What does the new millennium portend for these areas of research? Opening on a positive note, a textbook dedicated to nutrition and immunology was published 5 , demonstrating not only the general interest in the field, but also the involvement of increasing numbers of serious immunologists as research partners. It is certainly not too much to expect that there will be an improvement in existing methods and the development of better methods to assess nutritional status as well as immune function.
As a part of this, assessment of RNA and protein synthesis can help track the activation of genes during immune responses and production of the relevant proteins that mediate the ultimate responses of the host. Interest in regulatory mechanisms, and the role of newly described cytokines in the control of nutritional status and immune activation will continue to yield new insights 7.

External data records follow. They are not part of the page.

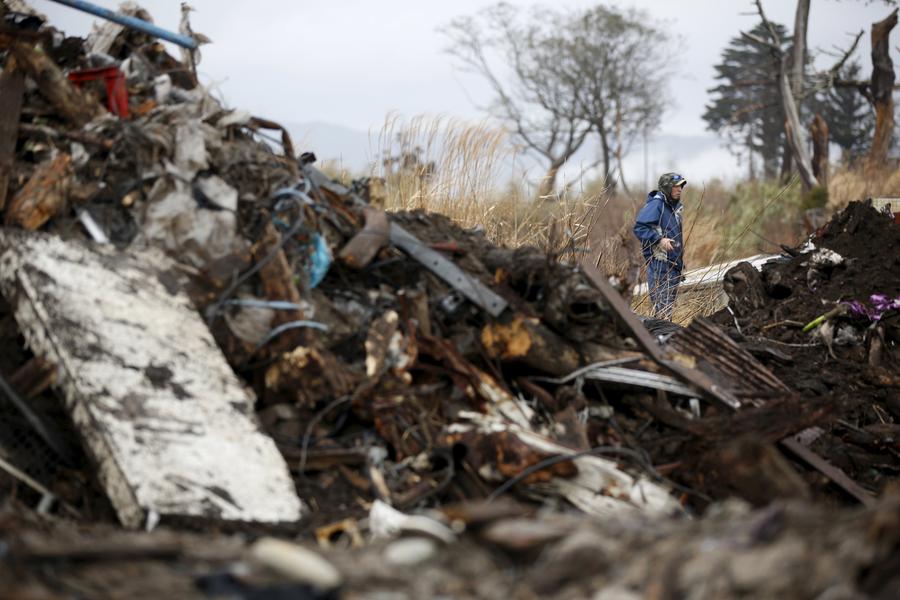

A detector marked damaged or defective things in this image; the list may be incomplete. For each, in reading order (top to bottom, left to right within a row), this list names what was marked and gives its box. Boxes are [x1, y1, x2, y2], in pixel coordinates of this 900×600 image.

broken concrete slab [0, 227, 306, 528]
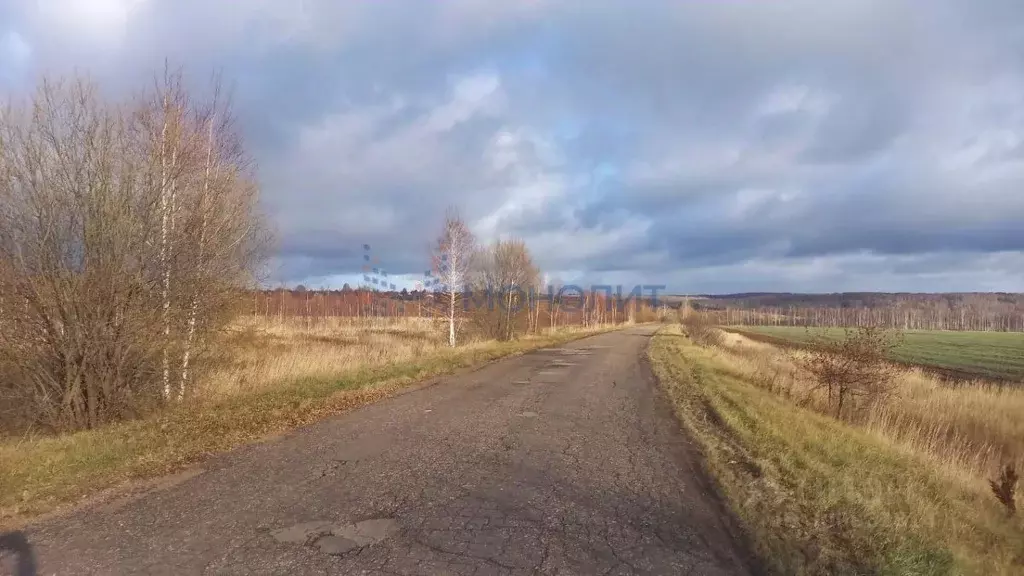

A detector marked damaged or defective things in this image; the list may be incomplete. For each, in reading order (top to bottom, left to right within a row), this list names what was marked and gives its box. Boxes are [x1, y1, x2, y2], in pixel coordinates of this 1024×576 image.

pothole in road [270, 518, 397, 553]
cracked asphalt [28, 325, 757, 569]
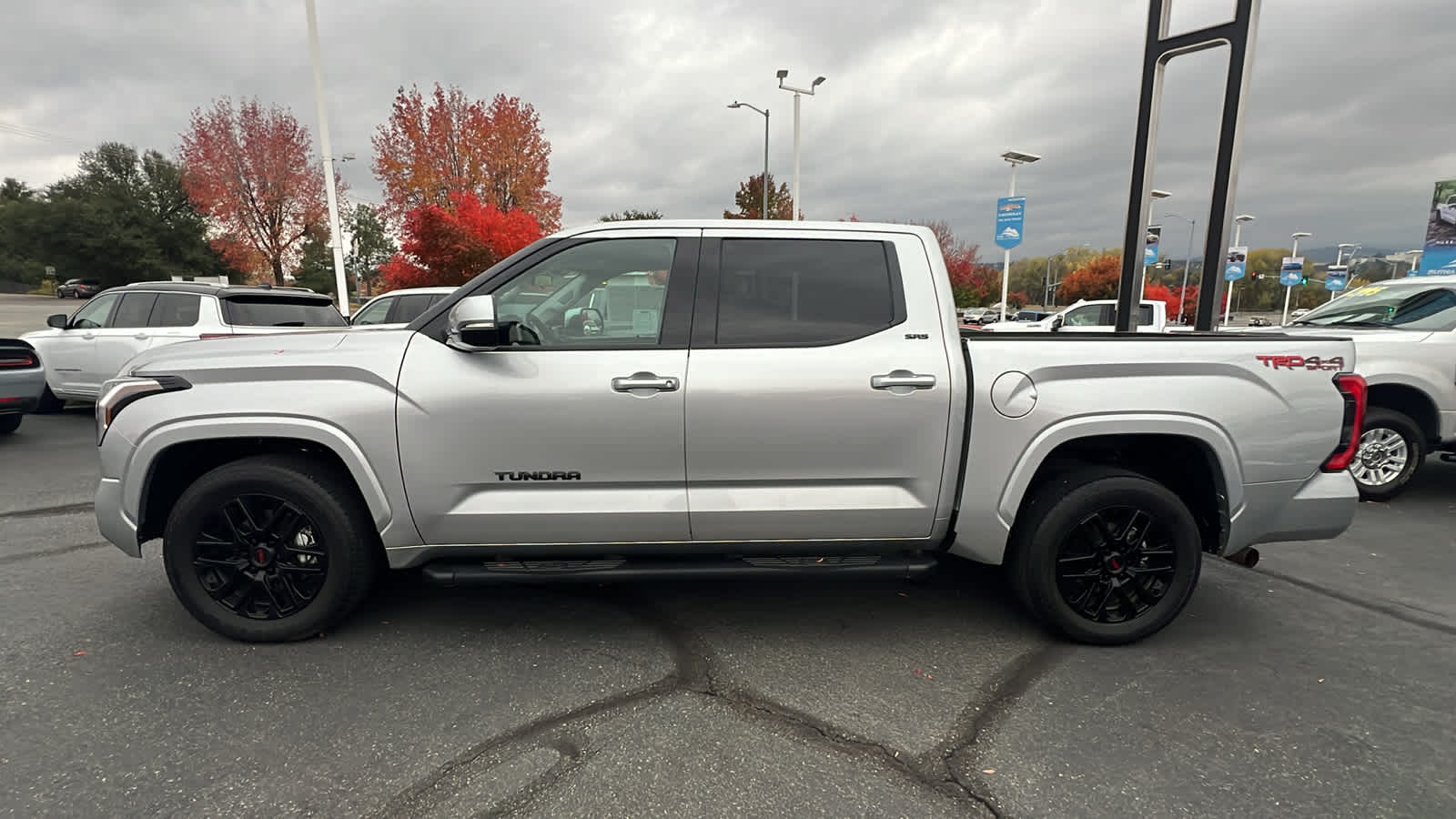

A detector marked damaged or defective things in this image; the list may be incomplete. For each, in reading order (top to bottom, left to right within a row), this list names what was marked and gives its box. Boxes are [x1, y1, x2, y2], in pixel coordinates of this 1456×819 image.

crack in asphalt [0, 498, 94, 515]
crack in asphalt [369, 585, 1042, 815]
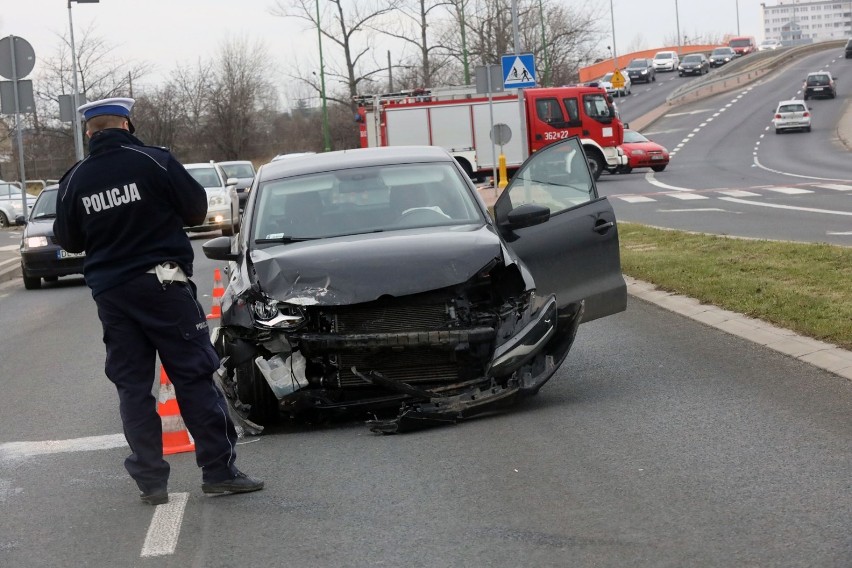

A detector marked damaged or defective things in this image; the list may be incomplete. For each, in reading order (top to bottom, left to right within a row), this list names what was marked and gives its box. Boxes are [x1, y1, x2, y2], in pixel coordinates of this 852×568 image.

broken headlight [250, 300, 306, 330]
crumpled hood [250, 225, 510, 306]
damaged gray car [200, 140, 624, 432]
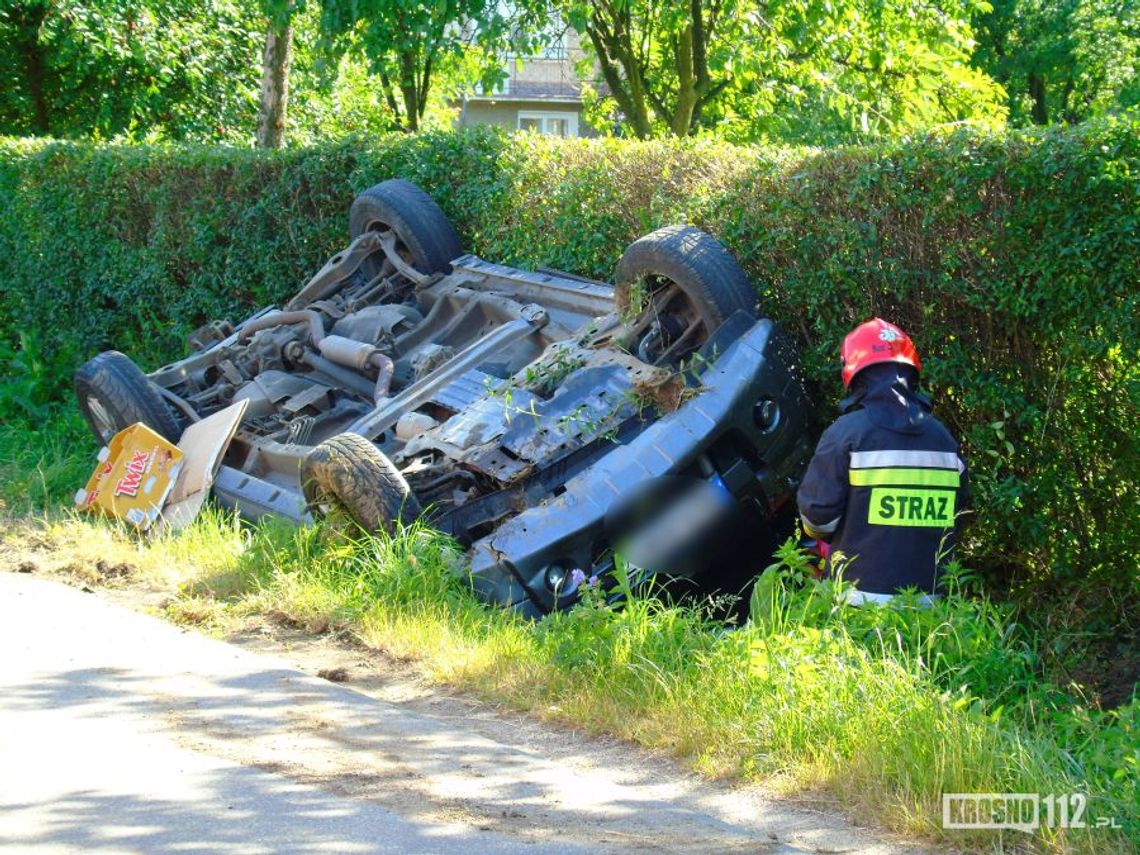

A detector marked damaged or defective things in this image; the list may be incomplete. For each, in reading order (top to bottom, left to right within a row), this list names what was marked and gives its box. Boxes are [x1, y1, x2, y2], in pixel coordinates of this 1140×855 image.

overturned car [75, 178, 816, 615]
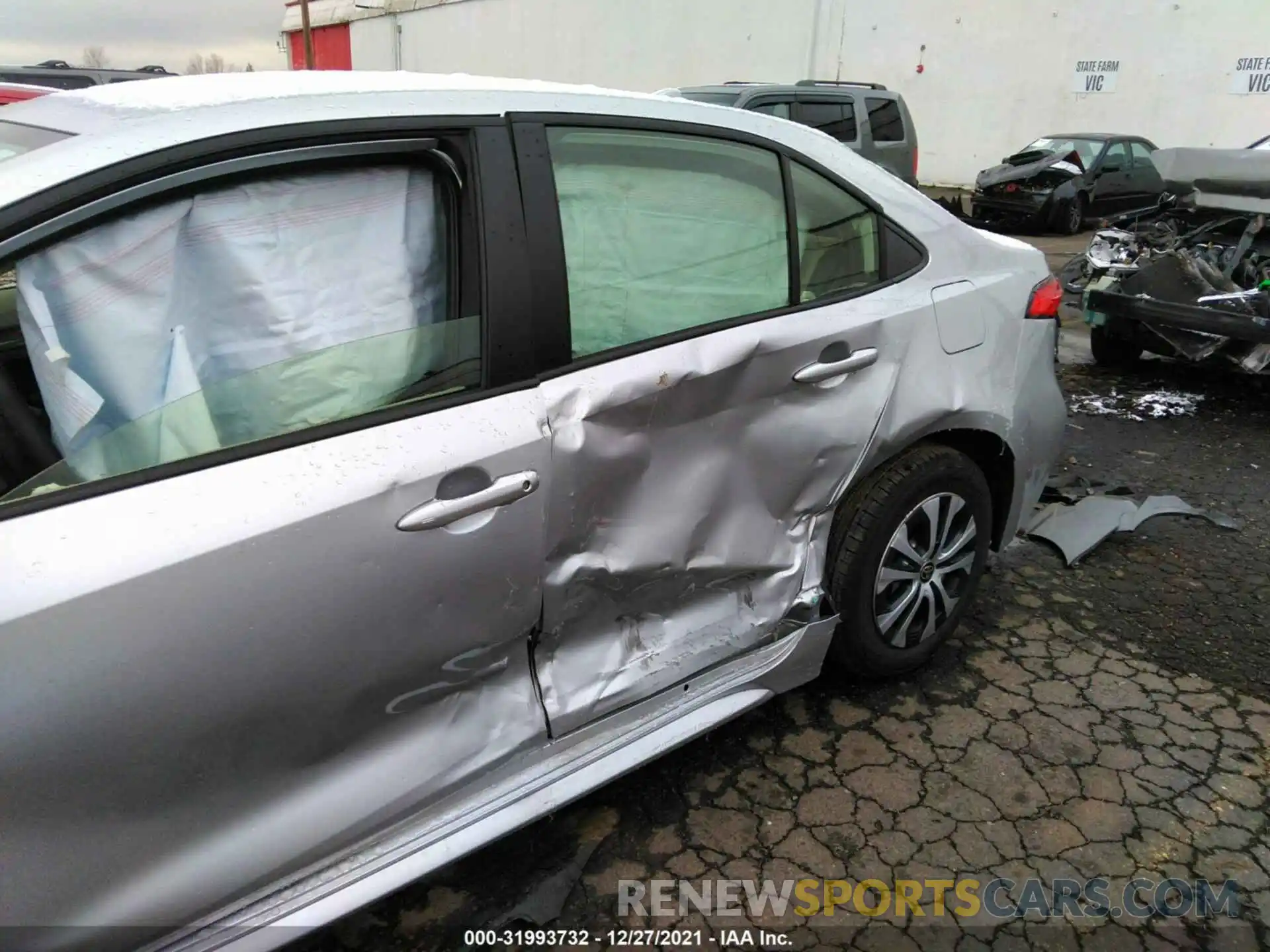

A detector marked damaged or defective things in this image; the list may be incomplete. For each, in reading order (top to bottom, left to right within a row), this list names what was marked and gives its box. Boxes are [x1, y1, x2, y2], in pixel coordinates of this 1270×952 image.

wrecked white car [0, 74, 1066, 952]
damaged rear door [510, 115, 919, 736]
cracked asphalt pavement [290, 233, 1270, 952]
crumpled sheet metal [1021, 492, 1239, 566]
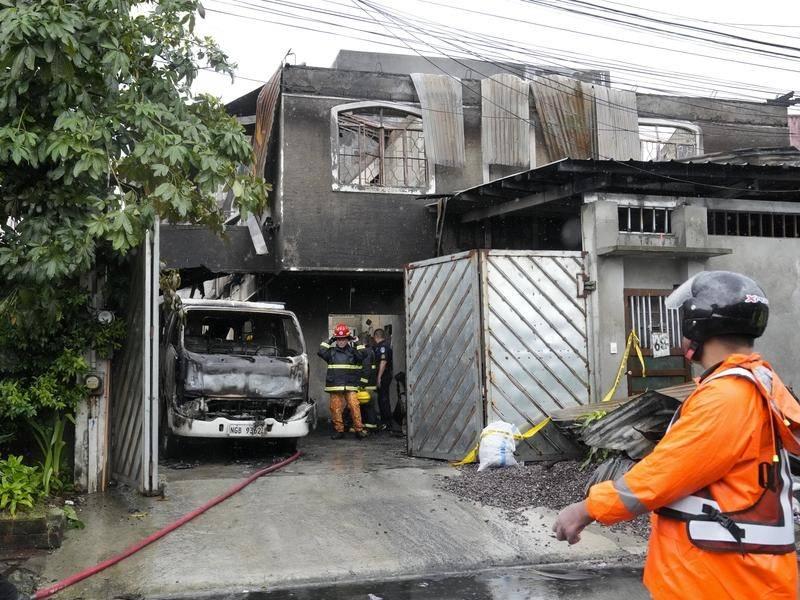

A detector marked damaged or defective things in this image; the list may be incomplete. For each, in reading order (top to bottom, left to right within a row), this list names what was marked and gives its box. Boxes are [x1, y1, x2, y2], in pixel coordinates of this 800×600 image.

fire-damaged building [159, 48, 800, 432]
charred vehicle [159, 298, 316, 452]
burned van [160, 298, 316, 452]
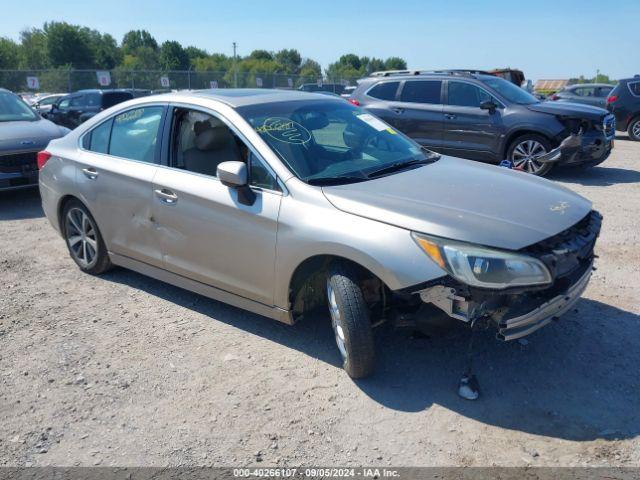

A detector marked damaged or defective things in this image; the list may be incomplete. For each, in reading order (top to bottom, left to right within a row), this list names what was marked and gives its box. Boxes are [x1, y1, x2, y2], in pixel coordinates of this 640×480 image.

dent in car door [74, 105, 168, 268]
front tire with exposed wheel well [508, 133, 552, 176]
damaged front bumper [540, 114, 616, 169]
front tire with exposed wheel well [624, 116, 640, 141]
front tire with exposed wheel well [61, 198, 111, 274]
dent in car door [151, 167, 282, 306]
front tire with exposed wheel well [328, 262, 378, 378]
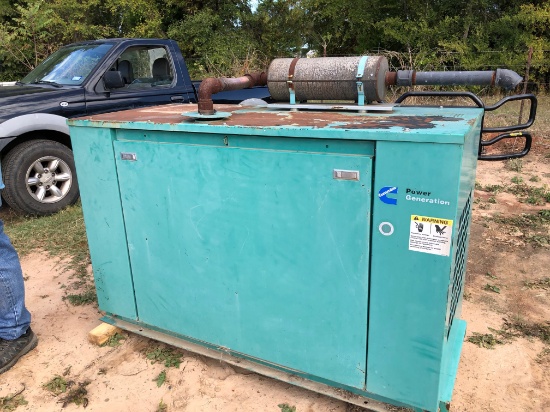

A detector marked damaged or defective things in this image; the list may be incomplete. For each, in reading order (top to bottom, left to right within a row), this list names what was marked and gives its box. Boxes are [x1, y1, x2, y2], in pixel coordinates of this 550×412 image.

rusty exhaust pipe [198, 71, 270, 115]
rust stain [77, 102, 466, 130]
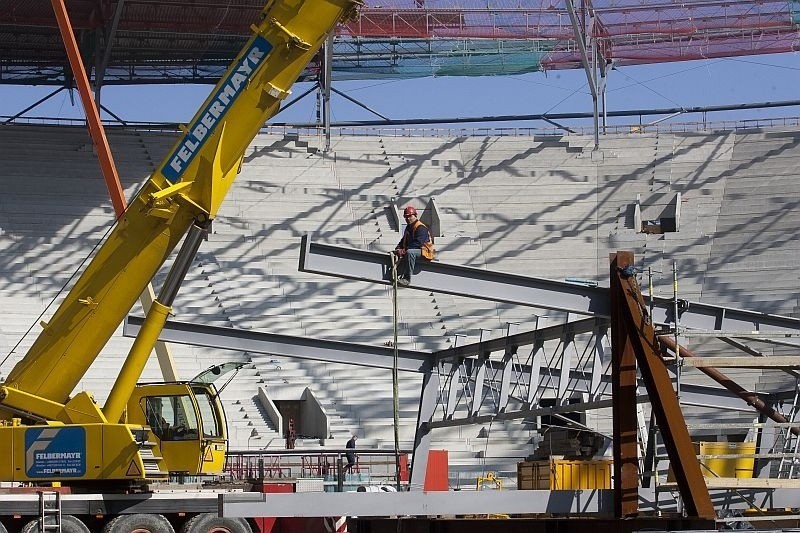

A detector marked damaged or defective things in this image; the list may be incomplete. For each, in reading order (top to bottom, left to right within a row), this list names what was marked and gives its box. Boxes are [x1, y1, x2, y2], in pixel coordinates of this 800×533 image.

rusty steel column [612, 251, 636, 516]
rusty steel column [608, 254, 716, 520]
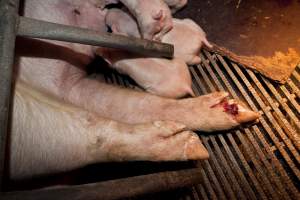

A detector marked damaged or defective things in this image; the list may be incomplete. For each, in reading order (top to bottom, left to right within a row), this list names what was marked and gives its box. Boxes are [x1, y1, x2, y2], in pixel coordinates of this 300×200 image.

rusty metal bar [18, 16, 173, 57]
rusty metal bar [0, 0, 19, 191]
rusty metal bar [1, 169, 202, 200]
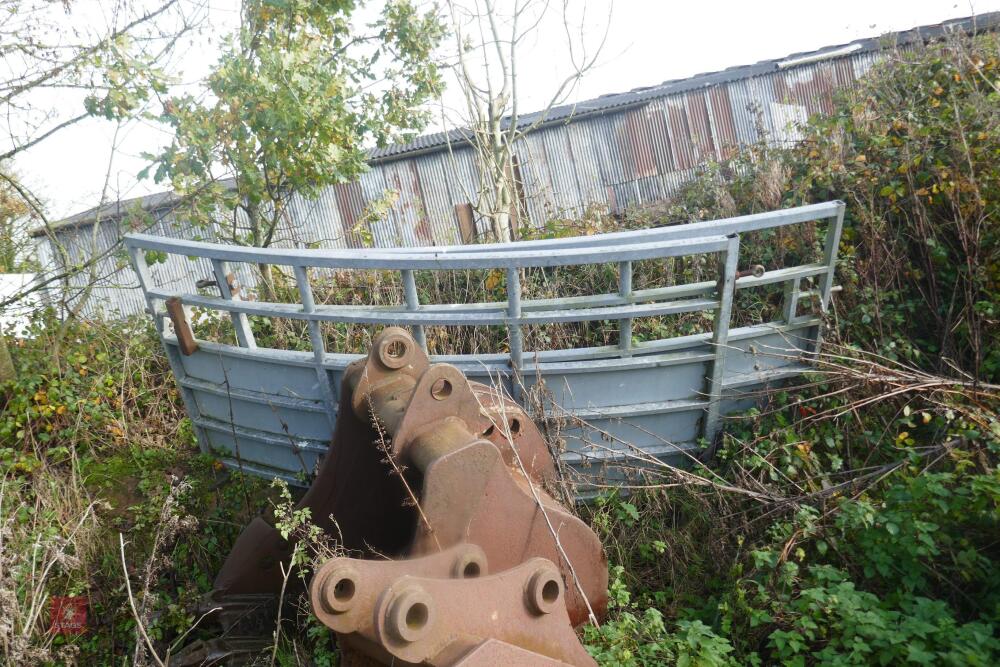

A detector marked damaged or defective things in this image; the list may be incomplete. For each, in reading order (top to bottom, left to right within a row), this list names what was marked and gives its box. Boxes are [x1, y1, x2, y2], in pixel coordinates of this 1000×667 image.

rusty excavator bucket [177, 330, 608, 667]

Explorations are much easier now with the new microchip array technology, which allows the rapid and simultaneous analysis of multiple pathways, at both the transcriptional and translational levels 8 , 9. Although there are some possibilities to use excreted samples such as saliva or urine for analysis, standardization is a problem and invasive sampling of cells and body fluids remains the standard.
Nonetheless, it is conceivable that new photolabeling and imaging techniques could make possible real-time noninvasive sampling methods. The biological revolution initiated by the Human Genome Project and the development of rapid sequencing methods have created the possibility of identifying minor sequence variations in specific genes that predict expression patterns of the proteins they encode, and thus the nature of the response at the protein and phenotypic levels Single nucleotide variations or SNPs , now readily detected, can indicate functional differences in genes between individuals.